Identification of key genes for heart failure in dilated cardiomyopathy in different populations
Yue Yu, Chentian Xue, Dong Ji, Wei Sheng, Xiang Gao, Xize Wu, Chengyan Wu

TL;DR
This study identifies key genes and immune patterns linked to heart failure in dilated cardiomyopathy across different populations and genders.
Contribution
The study reveals population- and gender-specific biomarkers for heart failure in dilated cardiomyopathy using multi-ethnic datasets and machine learning.
Findings
MYH6, ASPN, and COL14A1 are potential universal biomarkers for heart failure in dilated cardiomyopathy.
Immune infiltration analysis shows distinct immune cell profiles in heart failure patients.

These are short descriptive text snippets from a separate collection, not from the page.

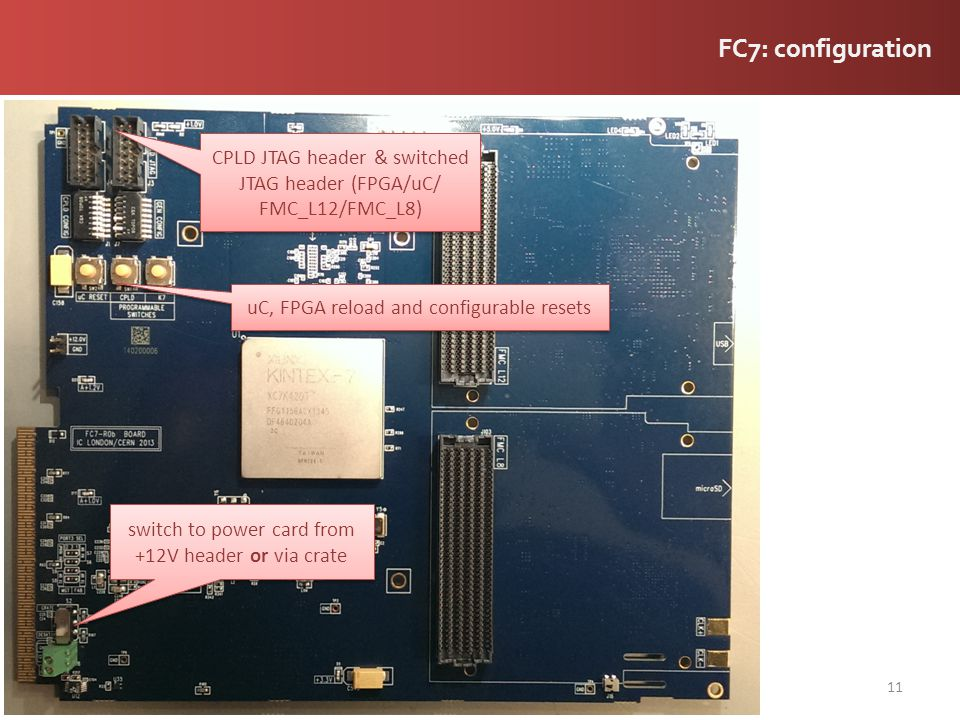 FC7: configuration CPLD JTAG header & switched JTAG header (FPGA/uC/ FMC_L12/FMC_L8) uC, FPGA reload and configurable resets.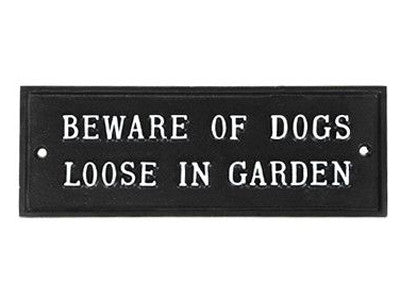 Beware Of Dogs Loose In The Garden Sign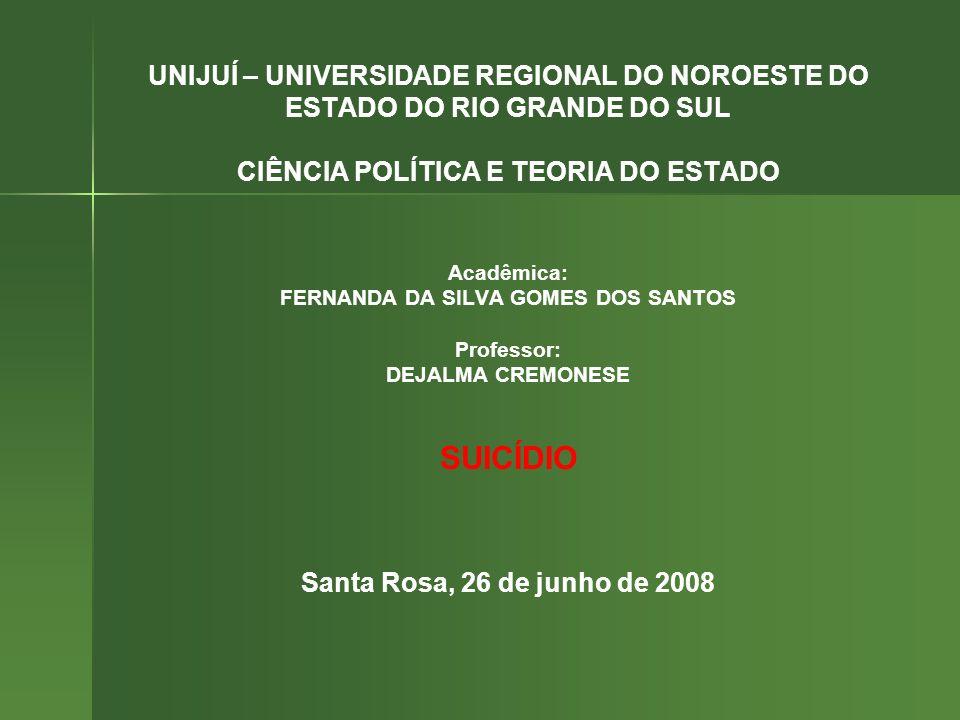 UNIJUÍ – UNIVERSIDADE REGIONAL DO NOROESTE DO ESTADO DO RIO GRANDE DO SUL CIÊNCIA POLÍTICA E TEORIA DO ESTADO Acadêmica: FERNANDA DA SILVA GOMES DOS S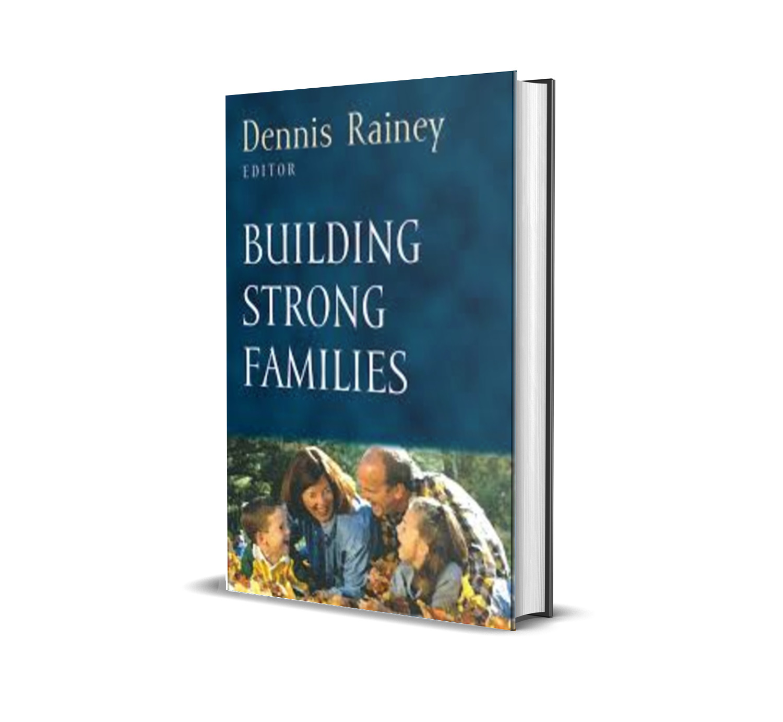building strong families- Dennis Rainey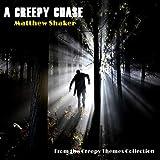 A Creepy Chase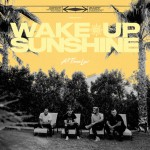 Buy Wake Up, Sunshine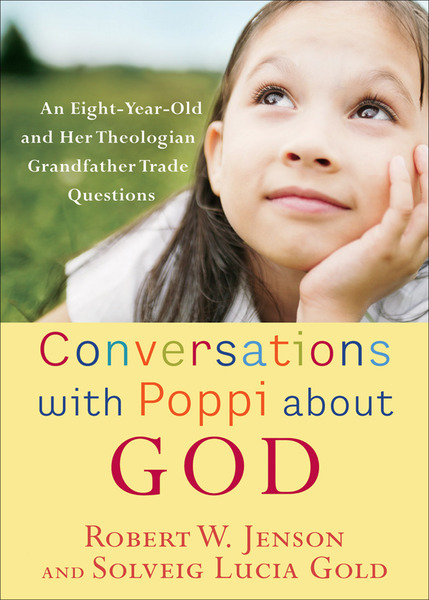 Conversations with Poppi about God An Eight-Year-Old and Her Theologian Grandfather Trade Questions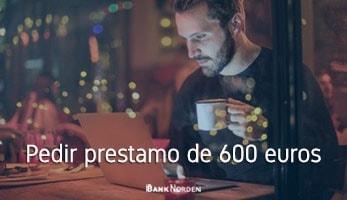 Pedir prestamo de 600 euros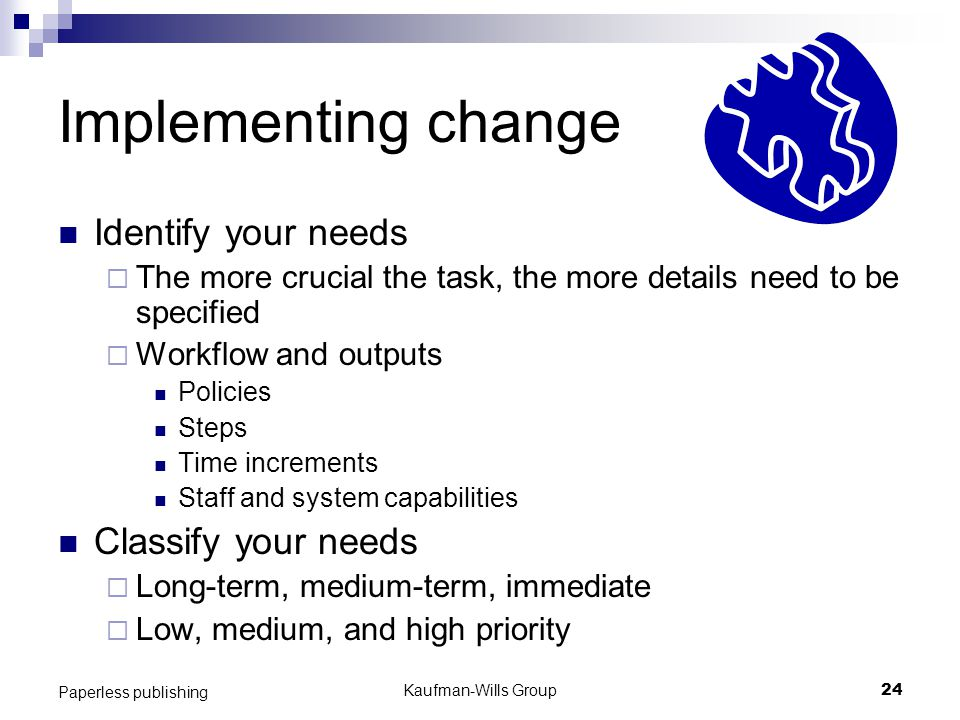 Kaufman-Wills Group24 Paperless publishing Implementing change Identify your needs  The more crucial the task, the more details need to be specified  Workflow and outputs Policies Steps Time increments Staff and system capabilities Classify your needs  Long-term, medium-term, immediate  Low, medium, and high priority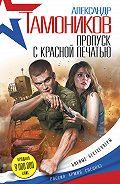 Александр Тамоников - Пропуск с красной печатью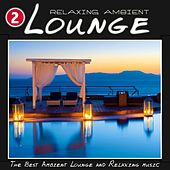 Relaxing Ambient Lounge, Vol. 2 (The Best Ambient Lounge and Relaxing Music) by Various Artists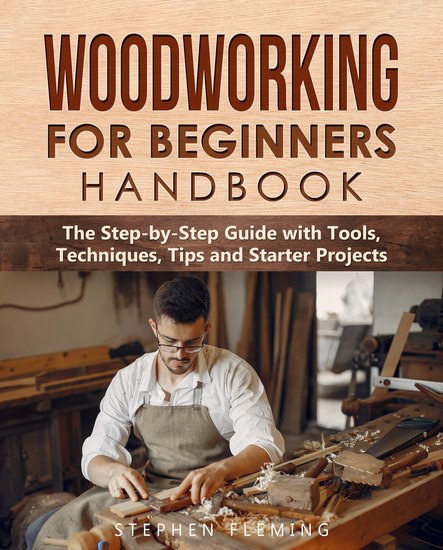 Woodworking for Beginners Handbook - The Step-by-Step Guide with Tools Techniques Tips and Starter Projects - cover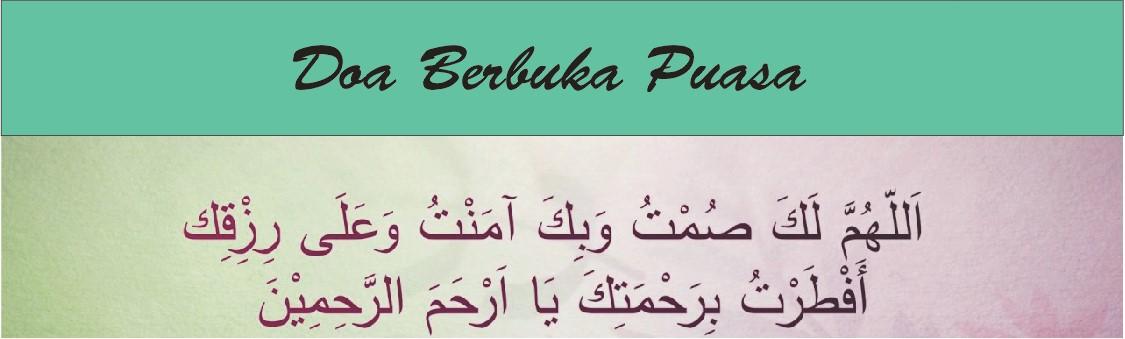 Doa Berbuka puasa, doa buka puasa ramai, doa buka puasa ramadhan, doa buka puasa rumi, doa sahur, doa ramadhan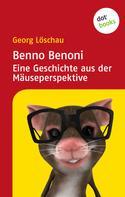Georg Löschau: Benno Benoni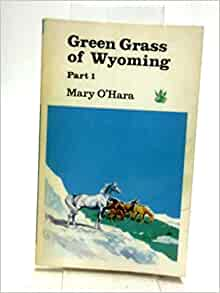 Green Grass of Wyoming: Pt. 3 (The Dragon Books): Mary O'Hara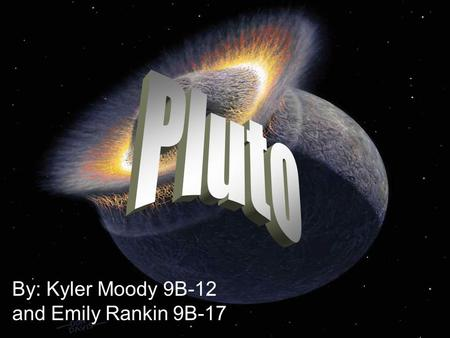 By: Kyler Moody 9B-12 and Emily Rankin 9B-17. Location  Pluto is the usually the ninth planet from the sun, but every 248 years, it becomes the eighth.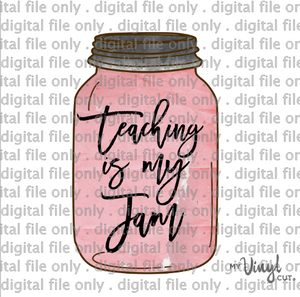 Digital File Teaching is my Jam Mason Jar for Back to School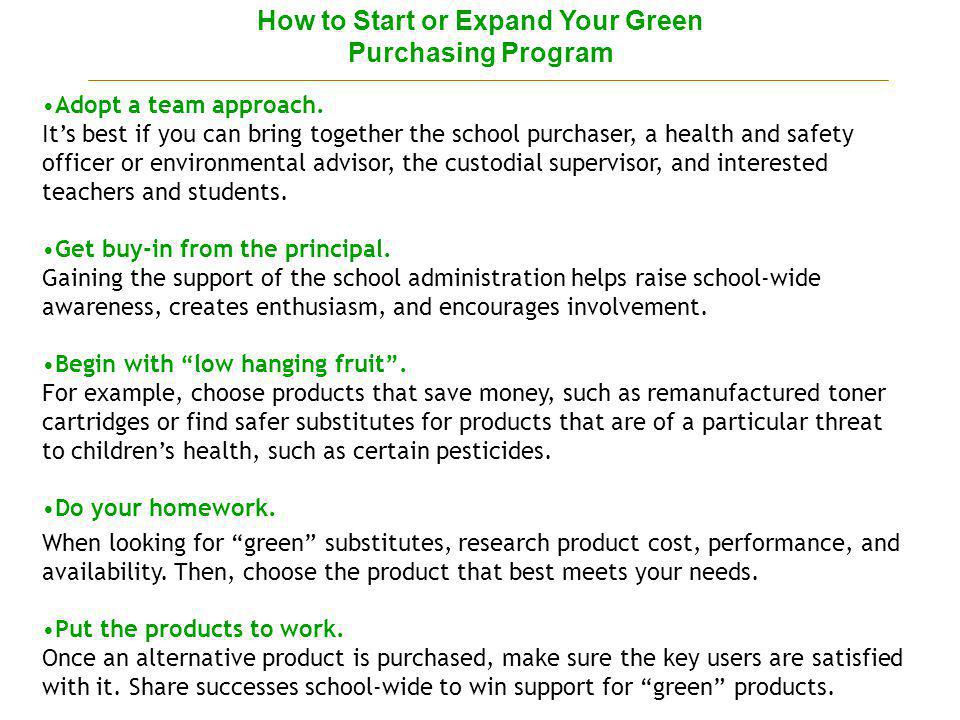 How to Start or Expand Your Green Purchasing Program Adopt a team approach.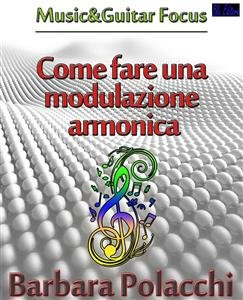 Come Fare una Modulazione Armonica (eBook)
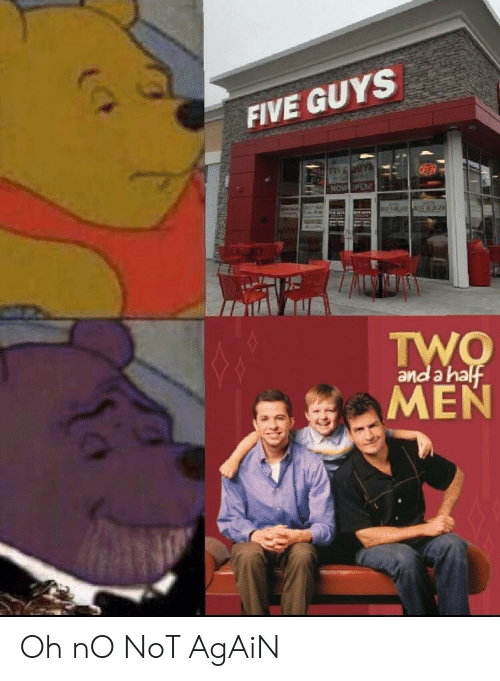 a-ha: FIVE GUYS  and a ha Oh nO NoT AgAiN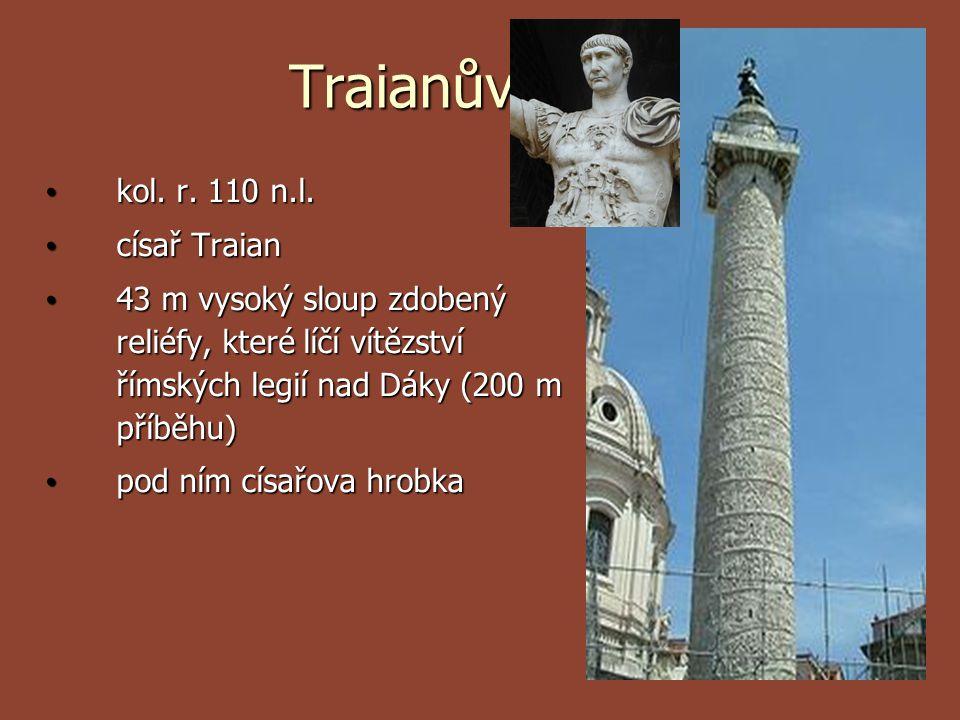 Traianův sloup kol. r. 110 n.l. kol. r. 110 n.l. císař Traian císař Traian 43 m vysoký sloup zdobený reliéfy, které líčí vítězství římských legií nad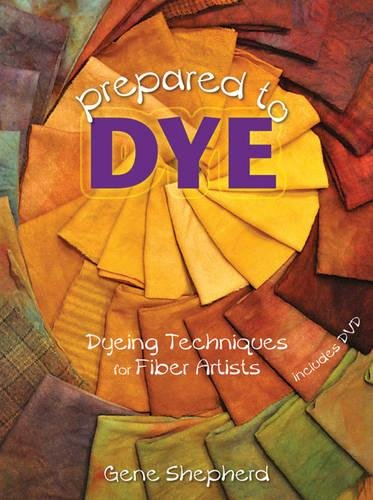 9781881982920: Prepared to Dye: Dyeing Techniques for Fiber Artists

Population-specific genes like NQO1 and CD83 highlight genetic diversity in heart failure mechanisms.
Abstract
Heart failure (HF) represents the end stage of cardiovascular disease and is the leading cause of mortality. The objective of this study was to identify potential biomarkers and elucidate the mechanisms underlying the development of HF across diverse populations and among different genders. This study strictly included five datasets of HF with dilated cardiomyopathy: GSE141910 (African American and Caucasian), GSE57345 (USA), GSE21610 (Germany), GSE17800 (Germany), and GSE42955 (Spain). These datasets were merged and normalized as the validation set. Differentially expressed genes (DEGs) were identified through differential expression analysis, and module genes were identified using weighted gene co-expression network analysis. Subsequent stratification by gender and ethnicity (African American, Caucasian, German, and Spanish) was performed, followed by immune infiltration analysis.…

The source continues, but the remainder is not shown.